Issue 53, 2014

Formation of carbon-coated ZnFe2O4 nanowires and their highly reversible lithium storage properties

Abstract

In this paper, carbon-decorated ZnFe2O4 nanowires, having one-dimensional geometry with diameters of 70–150 nm and lengths of several micrometers, were prepared and used as a highly reversible lithium ion anode material. They can be obtained from calcination of glucose-coated ZnFe2(C2O4)3 nanowires, which were prepared in glucose containing microemulsion solutions. The physicochemical properties of carbon-coated ZnFe2O4 nanowires were investigated by scanning electron microscopy, X-ray diffraction, Raman spectroscopy, transmission electron microscopy, and X-ray photoelectron spectroscopy.

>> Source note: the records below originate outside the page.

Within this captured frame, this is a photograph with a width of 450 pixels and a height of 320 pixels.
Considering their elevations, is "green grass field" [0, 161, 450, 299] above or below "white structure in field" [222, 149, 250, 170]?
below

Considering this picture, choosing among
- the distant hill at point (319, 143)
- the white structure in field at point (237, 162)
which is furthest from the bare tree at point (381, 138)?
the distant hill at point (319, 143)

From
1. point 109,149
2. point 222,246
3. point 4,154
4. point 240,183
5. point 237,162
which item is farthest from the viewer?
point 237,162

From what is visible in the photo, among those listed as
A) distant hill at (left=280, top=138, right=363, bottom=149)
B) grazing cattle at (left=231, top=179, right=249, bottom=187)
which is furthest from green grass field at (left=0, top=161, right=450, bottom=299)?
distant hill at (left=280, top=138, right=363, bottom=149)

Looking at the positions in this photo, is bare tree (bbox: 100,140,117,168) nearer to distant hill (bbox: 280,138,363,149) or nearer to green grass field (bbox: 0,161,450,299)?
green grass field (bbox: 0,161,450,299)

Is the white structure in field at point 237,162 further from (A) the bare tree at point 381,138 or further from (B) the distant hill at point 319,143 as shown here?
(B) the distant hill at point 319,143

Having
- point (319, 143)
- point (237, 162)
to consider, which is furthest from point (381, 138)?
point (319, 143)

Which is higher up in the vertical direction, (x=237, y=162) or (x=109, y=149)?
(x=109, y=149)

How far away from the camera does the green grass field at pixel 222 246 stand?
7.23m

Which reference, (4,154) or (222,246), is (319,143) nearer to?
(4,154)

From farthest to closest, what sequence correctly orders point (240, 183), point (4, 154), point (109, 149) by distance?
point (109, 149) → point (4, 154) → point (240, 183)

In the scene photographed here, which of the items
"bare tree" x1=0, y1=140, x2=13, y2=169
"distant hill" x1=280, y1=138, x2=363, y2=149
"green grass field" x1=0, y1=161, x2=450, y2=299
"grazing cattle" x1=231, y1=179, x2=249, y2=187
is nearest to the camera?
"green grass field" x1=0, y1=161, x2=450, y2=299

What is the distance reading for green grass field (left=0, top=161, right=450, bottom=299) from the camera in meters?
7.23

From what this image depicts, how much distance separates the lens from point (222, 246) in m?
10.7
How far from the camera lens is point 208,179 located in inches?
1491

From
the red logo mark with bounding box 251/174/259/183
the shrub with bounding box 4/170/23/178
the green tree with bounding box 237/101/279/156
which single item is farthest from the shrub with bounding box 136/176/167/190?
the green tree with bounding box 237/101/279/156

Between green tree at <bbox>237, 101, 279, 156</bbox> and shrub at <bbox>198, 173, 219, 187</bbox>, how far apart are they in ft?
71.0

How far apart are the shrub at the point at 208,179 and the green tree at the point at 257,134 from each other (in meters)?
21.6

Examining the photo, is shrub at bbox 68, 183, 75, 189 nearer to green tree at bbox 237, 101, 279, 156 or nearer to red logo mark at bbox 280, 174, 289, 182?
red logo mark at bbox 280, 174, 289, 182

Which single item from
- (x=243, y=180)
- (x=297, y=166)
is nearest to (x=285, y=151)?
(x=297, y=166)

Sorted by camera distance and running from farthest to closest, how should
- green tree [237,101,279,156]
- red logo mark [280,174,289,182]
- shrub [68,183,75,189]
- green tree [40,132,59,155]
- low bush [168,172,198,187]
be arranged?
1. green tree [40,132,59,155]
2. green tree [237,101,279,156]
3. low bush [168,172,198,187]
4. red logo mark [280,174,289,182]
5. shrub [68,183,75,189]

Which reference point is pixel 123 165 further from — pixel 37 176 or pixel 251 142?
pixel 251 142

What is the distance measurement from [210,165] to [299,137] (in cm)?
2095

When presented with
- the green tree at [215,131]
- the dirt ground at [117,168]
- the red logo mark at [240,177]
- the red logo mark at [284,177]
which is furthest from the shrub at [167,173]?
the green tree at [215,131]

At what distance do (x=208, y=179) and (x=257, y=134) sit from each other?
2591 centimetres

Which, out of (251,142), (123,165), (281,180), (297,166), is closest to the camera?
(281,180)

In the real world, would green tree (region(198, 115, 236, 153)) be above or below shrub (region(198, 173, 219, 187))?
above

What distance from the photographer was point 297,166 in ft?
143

The carbon-coated ZnFe2O4 nanowires showed a substantially increased discharge capacity of ca. 1285.1 mA h g−1 at the first cycle as compared with non-carbon-coated ZnFe2O4 nanowires (ca. 1024.3 mA h g−1) and ZnFe2O4 nanoparticles (ca. 1148.7 mA h g−1). Moreover, the discharge capacity of the carbon-coated ZnFe2O4 nanowires was maintained with no degradation even after 100 charge/discharge cycles. The high cycling durability, rate capability, and coulombic efficiency suggest that the carbon-coated ZnFe2O4 nanowires prepared here can be promising anode candidates for a highly reversible lithium storage electrode.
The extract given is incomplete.